_EXERCISE A_
Summarize the forum post about lower-caffeine coffee in two sentences.
_EXERCISE B_
Pick up the forum post about lower-caffeine coffee after its last sentence and carry it on.

_TEXT SHOWN_
####
# Milder / lower caffeine recipes?



## webnik (Nov 13, 2013)

This is probably a stupid question but I haven't come up with a good answer for myself - thanks for your patience.

After about ten years of grinding fresh beans and brewing in Aeropress or V60, recently I'm finding I more and more reach for a bag of Taylor's Lazy Sunday because my favourite coffees are blowing my head off and making me feel jittery. I guess I've gotten more caffeine sensitive. I have the same problem in the local coffee shops - a really nice filter brew just has too much caffeine for me.

I now only drink caffeine until about lunchtime and have got to the point where the jolt from even just one cup of my favourite tasting aeropress recipe is a bit too much and I'd often rather put a couple of teaspoons of supermarket coffee in a cafetière (and - because it's naff coffee - add milk). Not the end of the world, but it's a shame as I really like proper coffee!
####
_DATASET EXTRACT_
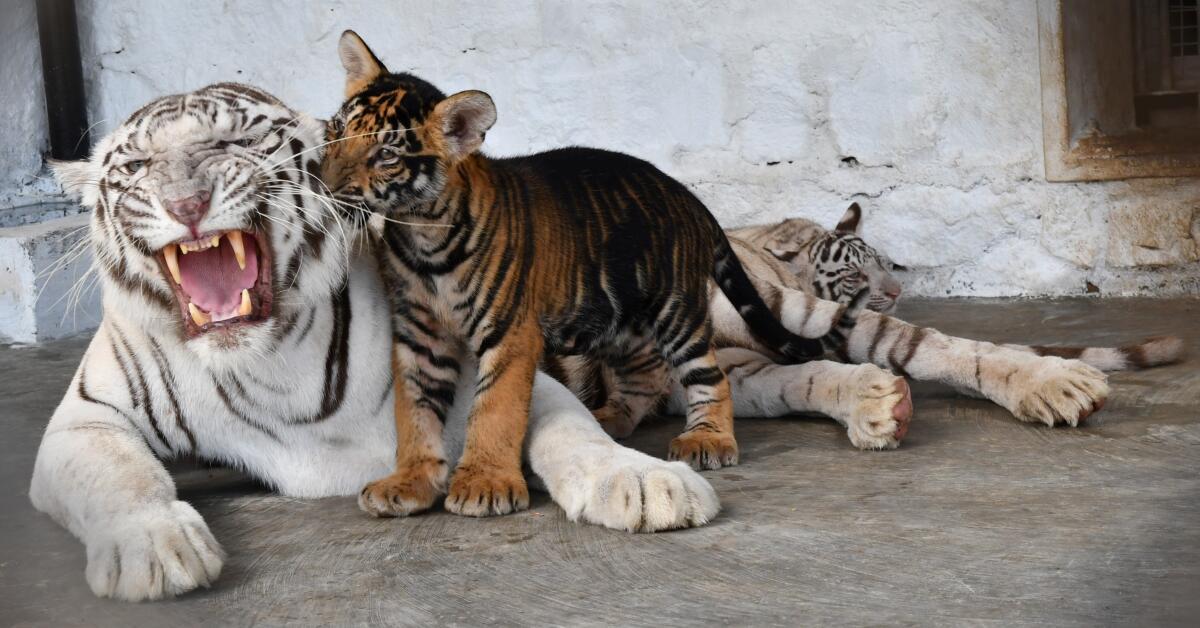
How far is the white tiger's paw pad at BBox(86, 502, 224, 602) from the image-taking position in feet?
6.37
####
_EXERCISE OUTPUT A_
After about ten years of grinding fresh beans and brewing with an Aeropress or V60, the poster now often reaches for a bag of Taylor's Lazy Sunday, because favorite coffees at home and in local coffee shops bring on too much caffeine and jitters. Drinking caffeine only until about lunchtime, the poster finds even one cup of a favorite Aeropress recipe too strong and often prefers a couple of teaspoons of supermarket coffee in a cafetière with milk, which feels like a shame given a real liking for proper coffee.

_EXERCISE OUTPUT B_
I've tried DIY half caff blends before but they weren't as nice as the individual components. I guess I could try again.

Before I cancel my subscription with my local micro roaster I wondered if there are any brew recipes or techniques for Aeropress/V60/Clever Dripper that give a tasty result without just reducing down to nearly espresso quantities of brewed coffee?


----------



## MWJB (Feb 28, 2012)

You won't find low caffeine recipes without severely under-extracting the brew. Maybe you can find a point where this tastes OK, maybe by using half as much brew water in V60/Clever & dilute with water to taste?

How big a dose do you brew with? Reducing the amount of coffee you use will have the biggest impact.

Some do lighter roasted (but not necessarily light) sugar cane decaf that are OK as brewed, like Round Hill, Horsham & Crankhouse.


----------



## MildredM (Feb 13, 2017)

Have you looked into Laurina, a naturally low caffeine bean?


----------



## webnik (Nov 13, 2013)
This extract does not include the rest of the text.